Müşriklerin eziyetleri dayanılmaz hâle gelince Allah Rasûlü -sallâllâhu aleyhi ve sellem-, ashâbına saklı saklı hicret etmelerini söyledi. Bunu bilen müşrikler yalnız kalan Peygamber Efendimiz’e suikast tasarladılar. Her kabileden bir genç gelip aynı anda saldıracaktı. Böylece Allah Rasûlü’nün yakınları bir hak iddia ettiklerinde bütün kabileleri karşılarında bulacaklardı. Bu esnâda, Cenâb-ı Hak, Peygamber Efendimiz’e de hicret etmesini emir byatardı. Rasûlullah -sallâllâhu aleyhi ve sellem-, Hz.
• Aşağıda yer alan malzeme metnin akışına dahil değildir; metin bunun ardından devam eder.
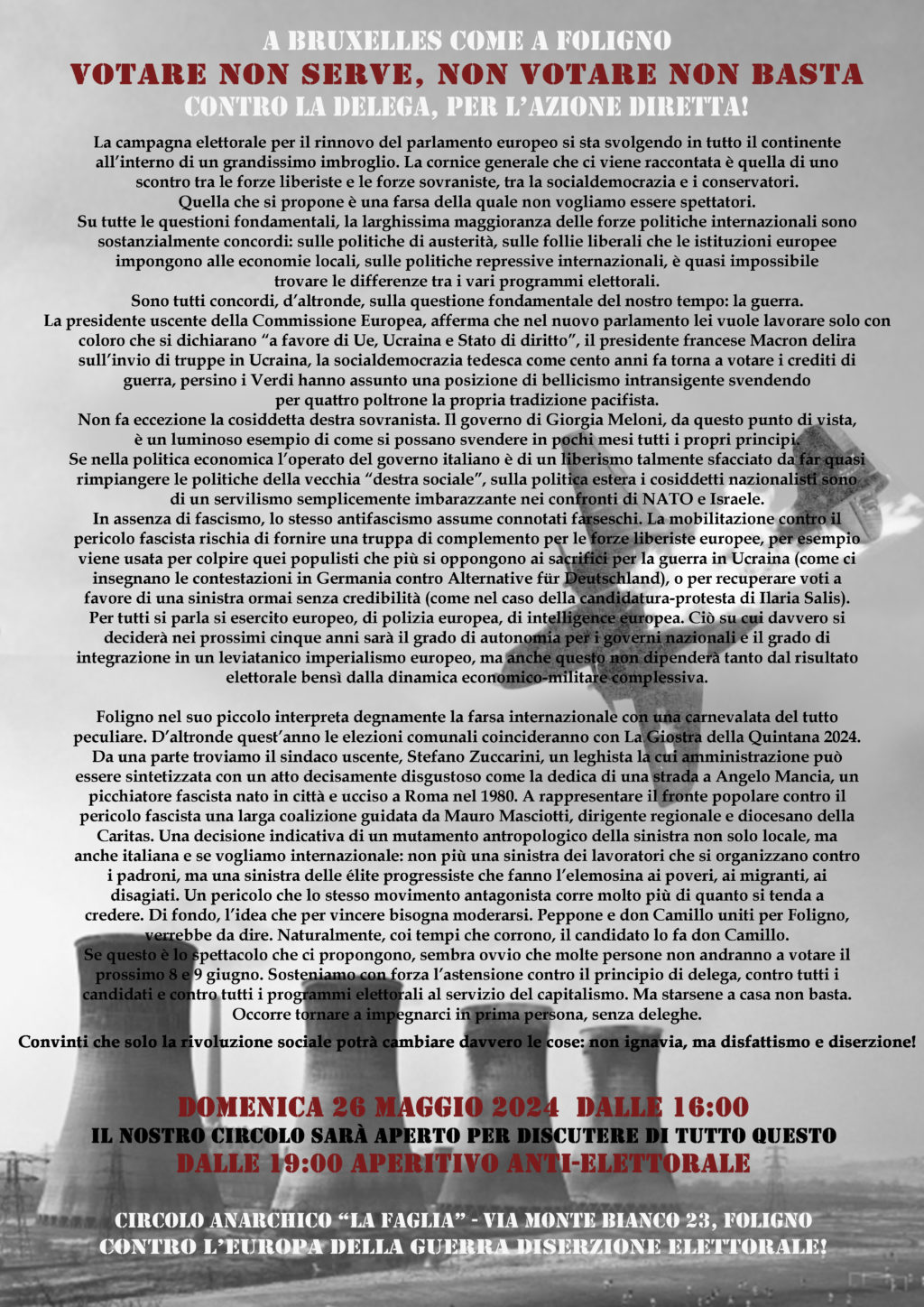 locandina2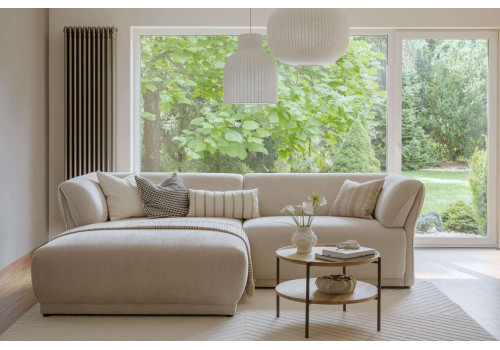 Gatsby Système Modulaire:...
Ali’yi çağırıp üzerinde bulunan emânetleri yerlerine teslîm etmesi için yerine vekil bı­raktı. Zira Mekke’de, değerli bir eşyâsı olup da, sıdkını ve emînliğini bildikleri için, onu Rasûlullah’a emânet etmeyen kimse yoktu.
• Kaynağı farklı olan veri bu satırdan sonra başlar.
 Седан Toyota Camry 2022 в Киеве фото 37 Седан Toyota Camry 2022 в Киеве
O gece müşrikler evin etrâfını sarmışlardı. Fakat Allah’a tevekkül ve teslîmiyeti sonsuz olan Peygamber Efendimiz’de hiçbir tereddüd, evham ve telâş emâresi görülmüyordu. Bir avuç toprak alarak müşriklerin üzerine serpti ve Yâ-sîn sûresinin ilk âyet-i kerîmelerini okuyarak aralarından süzülüp geçti. Onu hiçbiri göremedi.
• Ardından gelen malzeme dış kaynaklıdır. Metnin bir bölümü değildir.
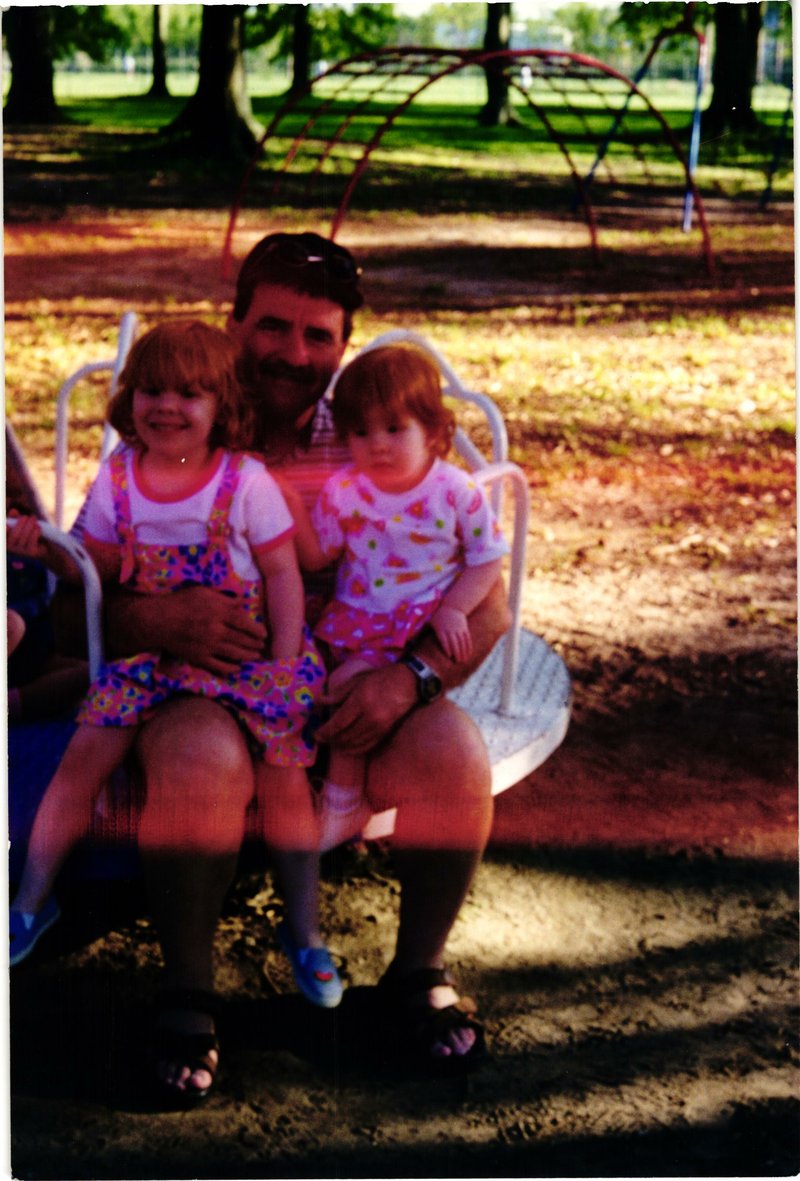 Cheyenne Nicole Eads - Photo 74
Böylece Allah Rasûlü -sallâllâhu aleyhi ve sellem-, Mekke’deki on üç senelik irşad çabalarından sonra Medîne’ye hicret etmiş oldu. Medîneli müslümanlar olan Ensâr ile Mekke’den göç ederek gelen Muhâcirleri birbirleriyle kardeş îlân etti. Ensâr, Muhâcir kardeşlerine mülk beyânında bulunarak; “İşte mülküm; al, yarısı senin olsun!..” dediler. Buna mukâbil gönülleri birer kanı hazînesi hâline gelen Muhâcirler de:

“−Mülkün ve malın sana mübârek olsun kardeşim, sen bana çarşının yolunu göster, kâfî!” diyebilme olgunluğunu sergilediler. Buhârî, Büyû, 1

Rasûlullah -sallâllâhu aleyhi ve sellem- o günlerde Medine’de yaşayan Muhâcirler, Ensâr ve Yahudiler’in birbirlerine ve yeni İslâm devletine karşı mesuliyetlerini tanzim eden bir anayasa hazırladı. “Medîne Vesîkası” sınan bu metin, dünya tarihindeki ilk yazılı anayasa idi.[1]

Müşriklerin müslümanlara gösterdiği sarih husumet ve komşu yahudilerin sık sık uyuşmayı bozup sözlerinden dönmeleri sebebiyle bazı savaşlar yapıldı. Cihanlara rahmet olarak sevk edilen Rasûlullah -sallâllâhu aleyhi ve sellem-, askerî operasyonlarda öyle bir acıma siyaseti izledi ki, kısa sürede bütün Arap Yarımadası’nı idâresi altına aldığı hâlde, her iki taraftan da fazla kan dökülmesine alan vermedi. Bütün problemleri öncelikle sulh yoluyla halletmeyi seçim etti.

Peygamber Efendimiz bizzat 29 gazveye katılmıştı. Bunların 16 tanesinde fiilî olarak hiçbir çatışma çıkmadı, karşı tarafla uyuşmalar yapıldı. 13 gazvede ise fiilî çatışmaya girmek mecbûriyetinde kaldı ve bunların toplamında müslümanlardan takribî 140 birey şehîd oldu, düşmanlardan da takribî 335 birey öldü.[2]

İslâm’da savaşın asıl gayeyi; insanları öldürmek, ganîmet elde etmek, yeryüzünü yıkım etmek, şahsî çıkar sağlamak, maddî çıkar elde etmek veya intikam almak değil; bunların aksine, eziyeti ortadan kaldırmak, inanç hürriyetini temin etmek, insanları hidâyete kavuşturmak ve her türlü haksızlığı gidermektir.

Dipnotlar:

[1] Prof. Dr. M. Hamîdullah, The First Written Constitution in the World, Lahore 1975. [2] Bkz. Prof. Dr. M. Hamîdullah, Hz. Peygamber’in Savaşları, İstanbul 1991; Dr. Elşad Mahmudov, Sebep ve Sonuçları İtibâriyle Hazret-i Peygamber’in Savaşları, 2005, M.Ü.S.B.E. Basılmamış Hekime Tezi.